Studies suggest that mangosteen has antidiabetic activity. An α‐ amylase inhibitory effect was depicted in Garci Mangostin A, a new xanthone from the mangosteen pericarp extract, indicating that mangosteen can decrease postprandial glucose absorption, meaning that mangosteen effectively reduces the post-meal glucose absorption. Therefore, the consumption of mangosteen is beneficial for the treatment and prevention of diabetes (23).
The extract of the mangosteen fruit and xanthones extracted from its pericarp has displayed anticancer properties, meaning that they cause an antitumor effect in several types of cancers. It is reported that they are active in models of leukaemia and melanoma, colon, breast, lung, cervical, and prostate carcinomas cancer. Research has further found that their effects include the prevention of metastasis and angiogenesis (22).

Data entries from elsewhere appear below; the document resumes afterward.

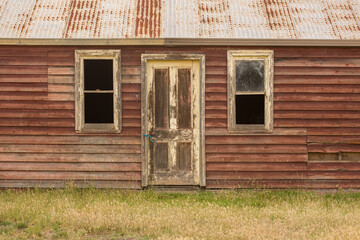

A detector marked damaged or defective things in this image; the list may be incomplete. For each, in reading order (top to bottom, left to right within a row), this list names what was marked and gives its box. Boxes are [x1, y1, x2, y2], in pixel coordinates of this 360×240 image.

rusty metal roofing sheet [0, 0, 360, 39]
broken window pane [84, 59, 112, 90]
broken window pane [236, 60, 264, 92]
white peeling paint door [145, 60, 201, 186]
broken window pane [236, 94, 264, 124]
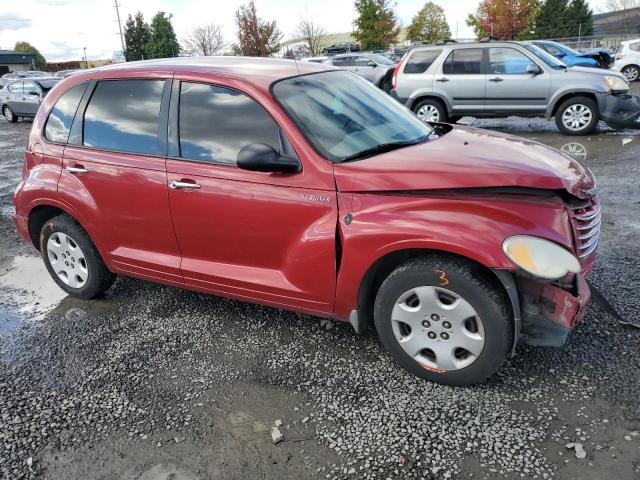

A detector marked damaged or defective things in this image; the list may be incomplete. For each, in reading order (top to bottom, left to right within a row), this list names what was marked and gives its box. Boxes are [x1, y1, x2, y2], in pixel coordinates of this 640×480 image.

damaged front bumper [596, 92, 640, 128]
broken headlight assembly [502, 237, 584, 282]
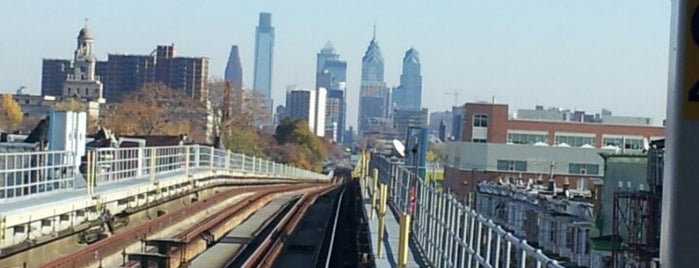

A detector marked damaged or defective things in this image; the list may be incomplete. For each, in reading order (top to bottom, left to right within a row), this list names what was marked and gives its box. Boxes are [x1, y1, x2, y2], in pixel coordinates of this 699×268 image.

rusty rail [37, 184, 276, 268]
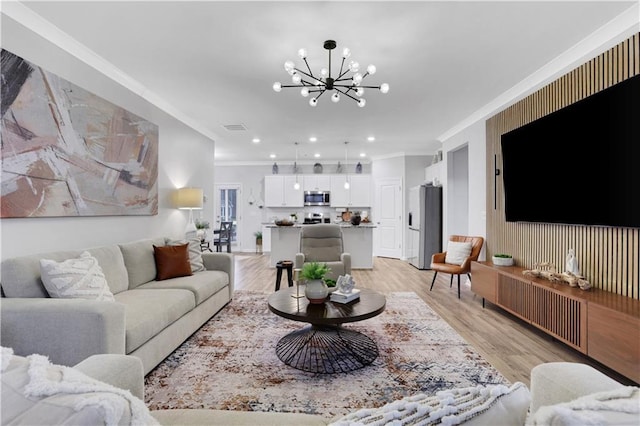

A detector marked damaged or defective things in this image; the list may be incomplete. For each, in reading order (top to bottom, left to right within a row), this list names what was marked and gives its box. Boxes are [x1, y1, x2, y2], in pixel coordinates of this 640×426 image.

rust accent pillow [153, 243, 191, 280]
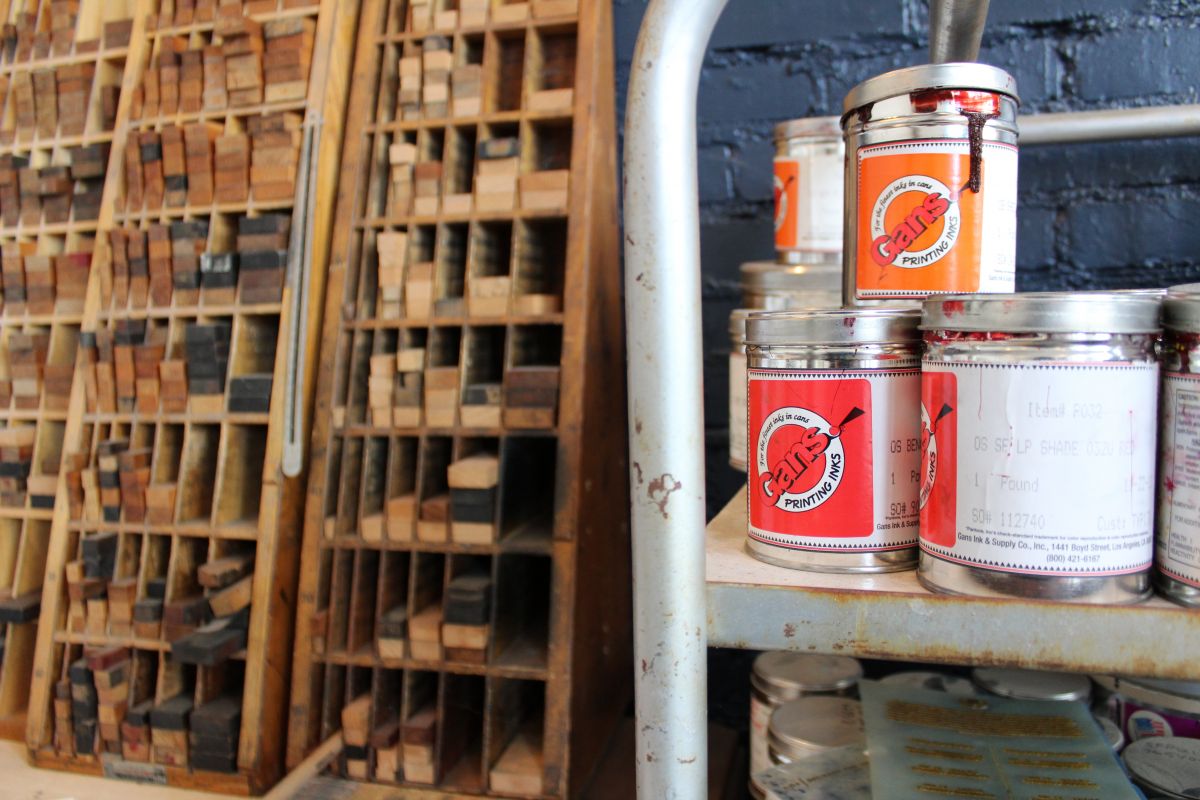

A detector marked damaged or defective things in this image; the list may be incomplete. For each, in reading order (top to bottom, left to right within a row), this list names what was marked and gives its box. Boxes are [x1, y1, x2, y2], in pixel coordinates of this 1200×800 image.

rusty metal tube [624, 0, 724, 796]
rusty metal tube [931, 0, 988, 62]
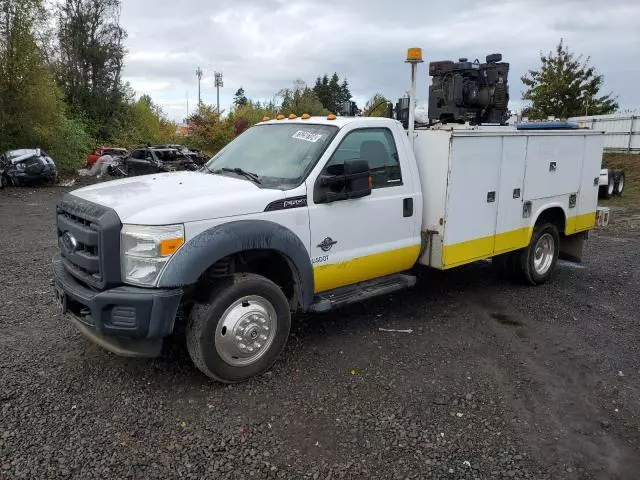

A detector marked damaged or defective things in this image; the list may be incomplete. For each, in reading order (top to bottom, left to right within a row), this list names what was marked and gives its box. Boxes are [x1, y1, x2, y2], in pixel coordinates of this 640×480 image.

wrecked car [1, 149, 57, 187]
wrecked car [122, 148, 198, 176]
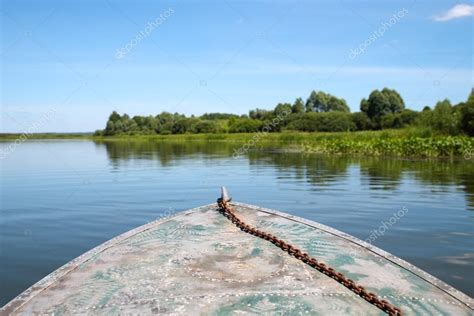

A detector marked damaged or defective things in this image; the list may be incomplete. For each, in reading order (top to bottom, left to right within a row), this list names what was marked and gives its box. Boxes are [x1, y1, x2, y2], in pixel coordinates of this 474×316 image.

rusty chain [217, 199, 402, 314]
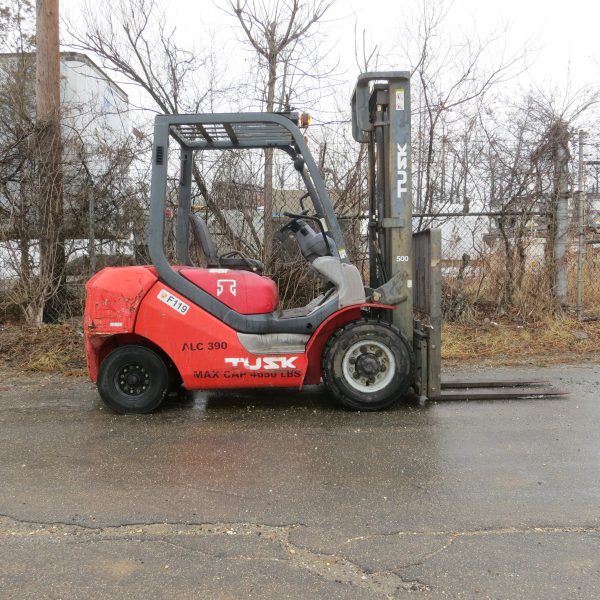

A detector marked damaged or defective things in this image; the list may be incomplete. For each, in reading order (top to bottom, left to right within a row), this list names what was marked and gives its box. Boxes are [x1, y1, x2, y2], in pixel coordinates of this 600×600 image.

cracked pavement [0, 364, 596, 596]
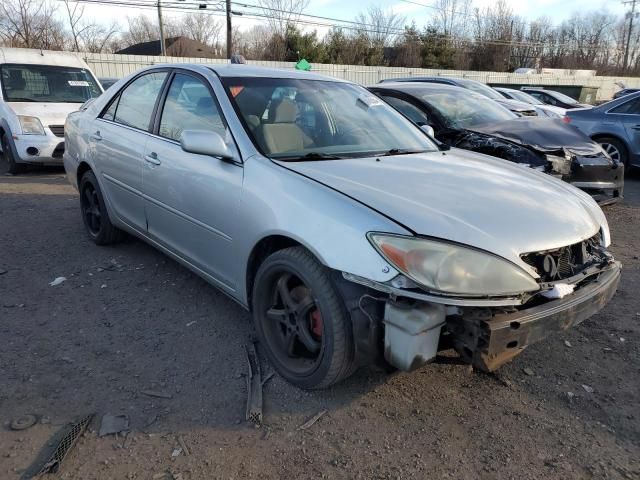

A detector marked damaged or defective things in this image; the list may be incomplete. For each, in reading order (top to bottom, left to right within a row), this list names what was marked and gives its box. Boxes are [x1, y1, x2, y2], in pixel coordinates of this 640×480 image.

cracked headlight lens [18, 116, 45, 136]
dark damaged car [370, 83, 624, 206]
damaged front end of car [438, 127, 624, 204]
cracked headlight lens [364, 233, 540, 296]
damaged front end of car [340, 232, 620, 372]
missing front bumper [450, 262, 620, 372]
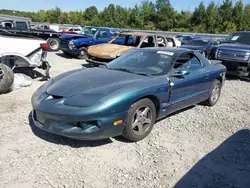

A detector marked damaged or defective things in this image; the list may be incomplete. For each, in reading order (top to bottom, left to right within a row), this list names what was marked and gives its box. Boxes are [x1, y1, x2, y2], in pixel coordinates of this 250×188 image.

damaged car [0, 29, 49, 93]
damaged car [87, 32, 179, 67]
damaged car [31, 47, 227, 142]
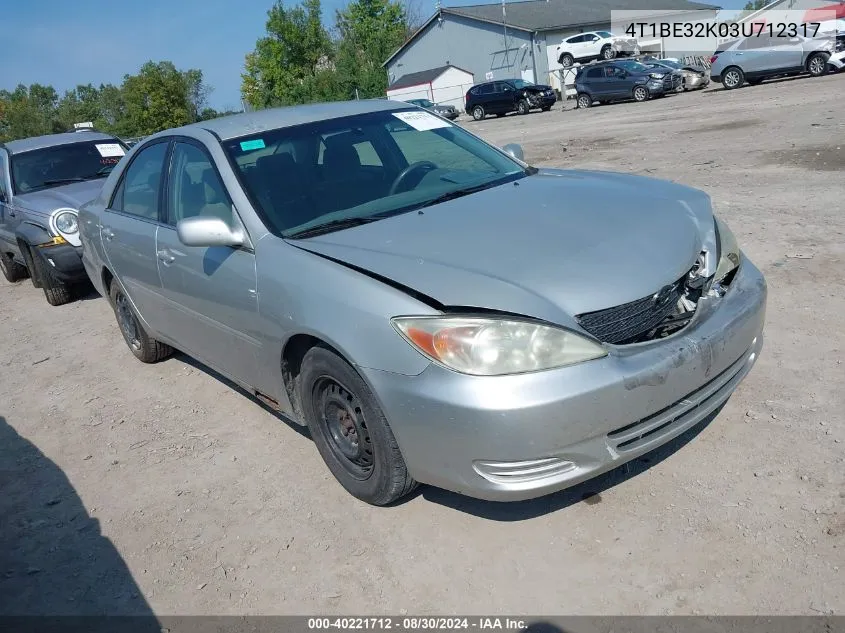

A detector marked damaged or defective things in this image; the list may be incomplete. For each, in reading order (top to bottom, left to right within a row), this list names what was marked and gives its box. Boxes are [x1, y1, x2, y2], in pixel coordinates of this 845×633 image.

cracked headlight [712, 215, 740, 282]
damaged grille [576, 264, 704, 346]
cracked headlight [390, 314, 608, 372]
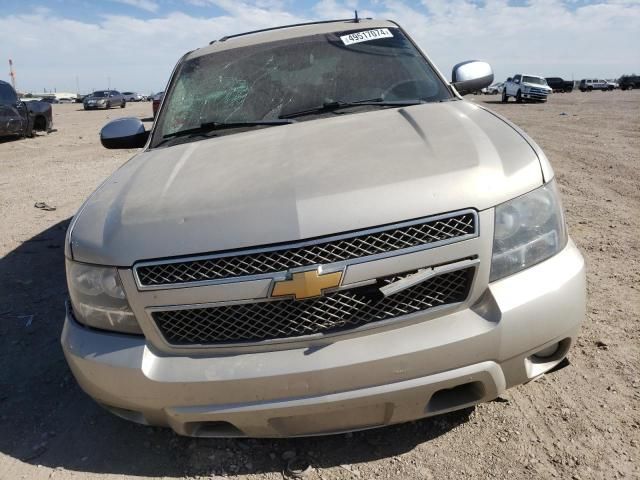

Research has found that mangosteen extract is capable of reducing heart disease risk factors like bad cholesterol (LDL cholesterol) and triglycerides while increasing good cholesterols. Also, as mangosteen contains a significant amount of potassium, it can weed out the negative effects of excessive salt intake, thus increasing heart health by promoting normal heart rate and reducing the risk of coronary attacks (24).
Due to the country’s diverse climatic regions, Sri Lanka produces a wide variety of fruits, nuts, and vegetables. The manufacturing and exporting of more than 9000 tonnes of produce annually solidify Sri Lanka as a major exporter of fruits, nuts, and vegetables.